Any winery that greets you with two friendly dogs is a winery we can get around. Curlewis Winery is home to the oldest pinot noir vines on the peninsula, dating back to the early 1980s. If you’re expecting a large-scale operation where tour companies drop off buses of tourists, then prepare to be pleasantly surprised. The Curlewis Winery team is small, and their cellar door is only open on weekends. But what a cellar door it is.
Named “Appellation”, the Curlewis Winery cellar door is far too easy to get comfortable in. Outside it looks like a barn; inside it looks like a hunter’s cabin got the Queer Eye treatment. Warm timber furnishings, fur rugs and a fireplace make for a very cosy wine-tasting experience, and you can even choose the tunes from the stack of LPs. It’s such a small operation that more likely than not you’ll be served your tastings by Curlewis owner-operators, Stefano and Leesa, who also own the aforementioned greeting dogs Pablo and Basil (they will happily accept pats).

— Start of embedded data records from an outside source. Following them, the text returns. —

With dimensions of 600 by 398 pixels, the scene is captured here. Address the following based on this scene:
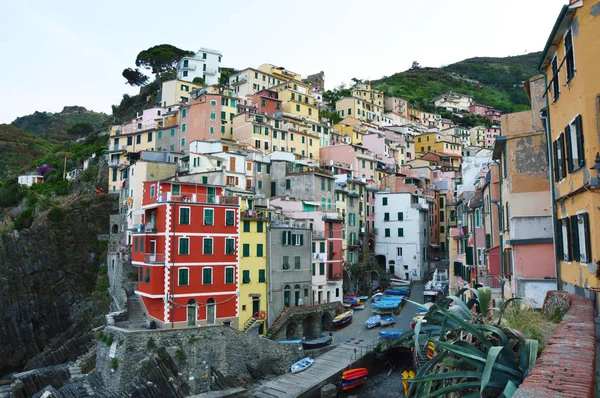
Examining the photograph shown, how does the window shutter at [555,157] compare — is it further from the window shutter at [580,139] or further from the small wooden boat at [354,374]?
the small wooden boat at [354,374]

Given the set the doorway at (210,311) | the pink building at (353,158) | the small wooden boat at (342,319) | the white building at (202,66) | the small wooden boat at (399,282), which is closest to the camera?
the doorway at (210,311)

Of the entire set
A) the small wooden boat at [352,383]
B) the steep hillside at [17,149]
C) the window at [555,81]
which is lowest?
the small wooden boat at [352,383]

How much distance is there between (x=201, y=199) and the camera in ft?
124

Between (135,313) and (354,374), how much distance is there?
61.5 feet

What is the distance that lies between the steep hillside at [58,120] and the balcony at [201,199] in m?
113

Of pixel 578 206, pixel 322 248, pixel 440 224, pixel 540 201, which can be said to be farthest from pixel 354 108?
pixel 578 206

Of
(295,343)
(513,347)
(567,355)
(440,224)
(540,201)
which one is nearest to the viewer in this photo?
(567,355)

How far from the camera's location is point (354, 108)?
104 metres

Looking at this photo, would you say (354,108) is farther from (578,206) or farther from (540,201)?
(578,206)

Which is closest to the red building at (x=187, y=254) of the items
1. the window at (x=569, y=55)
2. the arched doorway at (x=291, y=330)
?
the arched doorway at (x=291, y=330)

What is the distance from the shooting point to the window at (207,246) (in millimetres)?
37594

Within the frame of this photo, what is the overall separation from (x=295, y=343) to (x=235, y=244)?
9.85 m

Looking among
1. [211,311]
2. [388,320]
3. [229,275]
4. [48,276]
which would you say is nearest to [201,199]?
[229,275]

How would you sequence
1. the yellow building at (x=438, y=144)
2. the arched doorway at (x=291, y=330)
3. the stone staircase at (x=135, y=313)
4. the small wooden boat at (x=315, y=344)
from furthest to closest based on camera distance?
the yellow building at (x=438, y=144), the arched doorway at (x=291, y=330), the small wooden boat at (x=315, y=344), the stone staircase at (x=135, y=313)
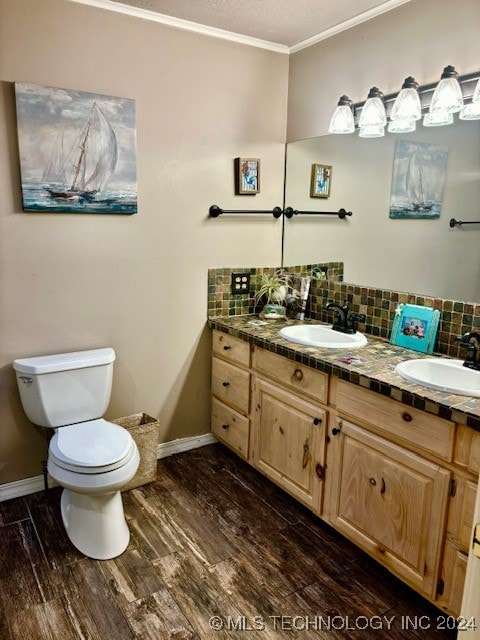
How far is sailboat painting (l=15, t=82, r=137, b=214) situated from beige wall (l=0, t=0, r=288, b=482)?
2.2 inches

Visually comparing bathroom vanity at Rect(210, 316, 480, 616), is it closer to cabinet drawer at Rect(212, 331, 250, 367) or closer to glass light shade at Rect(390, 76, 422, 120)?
cabinet drawer at Rect(212, 331, 250, 367)

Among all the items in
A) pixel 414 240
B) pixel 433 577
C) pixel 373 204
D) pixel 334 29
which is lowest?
pixel 433 577

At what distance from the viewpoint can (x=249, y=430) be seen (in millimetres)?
2602

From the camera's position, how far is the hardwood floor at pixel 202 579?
65.9 inches

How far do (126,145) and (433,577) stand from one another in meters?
2.27

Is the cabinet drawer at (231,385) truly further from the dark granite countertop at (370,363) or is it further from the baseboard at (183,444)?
the baseboard at (183,444)

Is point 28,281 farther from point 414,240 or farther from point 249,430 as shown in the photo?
point 414,240

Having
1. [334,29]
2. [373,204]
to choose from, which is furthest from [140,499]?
[334,29]

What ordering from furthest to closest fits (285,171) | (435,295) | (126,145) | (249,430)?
(285,171), (249,430), (126,145), (435,295)

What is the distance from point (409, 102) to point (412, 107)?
0.03m

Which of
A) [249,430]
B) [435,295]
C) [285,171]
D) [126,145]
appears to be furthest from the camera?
[285,171]

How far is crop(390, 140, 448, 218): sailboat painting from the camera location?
7.00 feet

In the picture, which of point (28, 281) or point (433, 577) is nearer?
point (433, 577)

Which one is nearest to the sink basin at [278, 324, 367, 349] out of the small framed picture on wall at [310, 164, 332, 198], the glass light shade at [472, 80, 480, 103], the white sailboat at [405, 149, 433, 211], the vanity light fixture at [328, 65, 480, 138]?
the white sailboat at [405, 149, 433, 211]
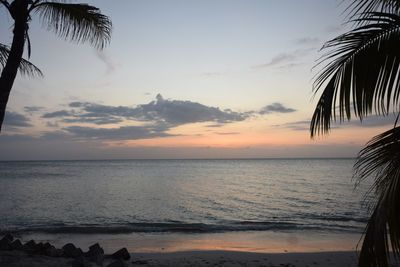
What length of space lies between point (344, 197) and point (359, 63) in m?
33.2

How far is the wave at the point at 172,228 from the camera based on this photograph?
18250mm

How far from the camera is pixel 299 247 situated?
47.5 feet

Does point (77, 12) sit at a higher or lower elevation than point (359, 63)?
higher

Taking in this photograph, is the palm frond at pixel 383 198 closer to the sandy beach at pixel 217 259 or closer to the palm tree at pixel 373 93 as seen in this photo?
the palm tree at pixel 373 93

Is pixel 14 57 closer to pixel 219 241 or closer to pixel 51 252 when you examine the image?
pixel 51 252

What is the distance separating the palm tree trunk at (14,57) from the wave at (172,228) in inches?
519

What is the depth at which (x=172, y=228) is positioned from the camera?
63.3 ft

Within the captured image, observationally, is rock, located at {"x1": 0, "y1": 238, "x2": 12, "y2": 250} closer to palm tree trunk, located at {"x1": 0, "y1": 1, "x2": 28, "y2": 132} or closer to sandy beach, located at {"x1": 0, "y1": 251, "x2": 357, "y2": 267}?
sandy beach, located at {"x1": 0, "y1": 251, "x2": 357, "y2": 267}

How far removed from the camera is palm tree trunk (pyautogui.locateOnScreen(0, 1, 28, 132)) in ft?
19.6

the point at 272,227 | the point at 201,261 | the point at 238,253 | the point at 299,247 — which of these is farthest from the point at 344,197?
the point at 201,261

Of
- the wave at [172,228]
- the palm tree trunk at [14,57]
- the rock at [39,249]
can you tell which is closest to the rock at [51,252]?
the rock at [39,249]

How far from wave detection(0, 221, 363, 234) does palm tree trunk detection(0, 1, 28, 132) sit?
1318 cm

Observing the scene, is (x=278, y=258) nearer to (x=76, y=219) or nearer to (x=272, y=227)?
(x=272, y=227)

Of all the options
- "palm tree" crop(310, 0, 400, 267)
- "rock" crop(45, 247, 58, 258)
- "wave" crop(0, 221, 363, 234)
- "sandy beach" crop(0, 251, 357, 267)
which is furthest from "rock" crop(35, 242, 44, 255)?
"palm tree" crop(310, 0, 400, 267)
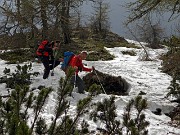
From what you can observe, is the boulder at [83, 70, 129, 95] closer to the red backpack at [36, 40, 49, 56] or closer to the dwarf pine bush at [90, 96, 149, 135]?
the red backpack at [36, 40, 49, 56]

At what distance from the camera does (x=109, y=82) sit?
12305 mm

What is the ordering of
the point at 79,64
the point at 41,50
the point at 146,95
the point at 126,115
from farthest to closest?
the point at 41,50
the point at 146,95
the point at 79,64
the point at 126,115

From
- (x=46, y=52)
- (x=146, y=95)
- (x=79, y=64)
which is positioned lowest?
(x=146, y=95)

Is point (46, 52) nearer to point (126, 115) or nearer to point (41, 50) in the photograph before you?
point (41, 50)

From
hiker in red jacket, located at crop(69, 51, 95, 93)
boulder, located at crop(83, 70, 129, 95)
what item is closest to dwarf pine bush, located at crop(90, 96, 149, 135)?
hiker in red jacket, located at crop(69, 51, 95, 93)

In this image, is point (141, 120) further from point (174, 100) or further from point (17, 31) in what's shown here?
point (17, 31)

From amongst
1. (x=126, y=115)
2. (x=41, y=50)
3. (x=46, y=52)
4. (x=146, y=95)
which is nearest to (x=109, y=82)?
(x=146, y=95)

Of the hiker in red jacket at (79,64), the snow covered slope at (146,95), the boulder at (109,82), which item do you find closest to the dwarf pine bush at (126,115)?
the snow covered slope at (146,95)

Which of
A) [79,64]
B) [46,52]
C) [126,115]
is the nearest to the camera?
[126,115]

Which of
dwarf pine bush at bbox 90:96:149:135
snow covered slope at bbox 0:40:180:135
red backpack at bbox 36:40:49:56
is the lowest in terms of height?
snow covered slope at bbox 0:40:180:135

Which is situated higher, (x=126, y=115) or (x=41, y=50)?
(x=41, y=50)

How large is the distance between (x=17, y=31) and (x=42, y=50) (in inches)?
317

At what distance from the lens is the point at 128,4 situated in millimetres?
11578

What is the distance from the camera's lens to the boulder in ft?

Stefano and Leesa bought Curlewis Winery in 2011 and have continued to grow the winery. They’re not scared of doing things a little differently: their wine tastings aren’t served in glasses but in test tubes, which (while a little unorthodox) makes it simple to compare and contrast each wine.
The vines at Curlewis are hand-pruned and picked, and their winemaking process leans on old-world techniques like basket pressing. Fermentation happens naturally through the wild yeasts throughout the vineyards. The result is some damn fine Burgundy-style pinot noir. Peckish? The Curlewis crew can hook you up with a platter or two to tide you over, with Stefano even smoking his own smallgoods on site.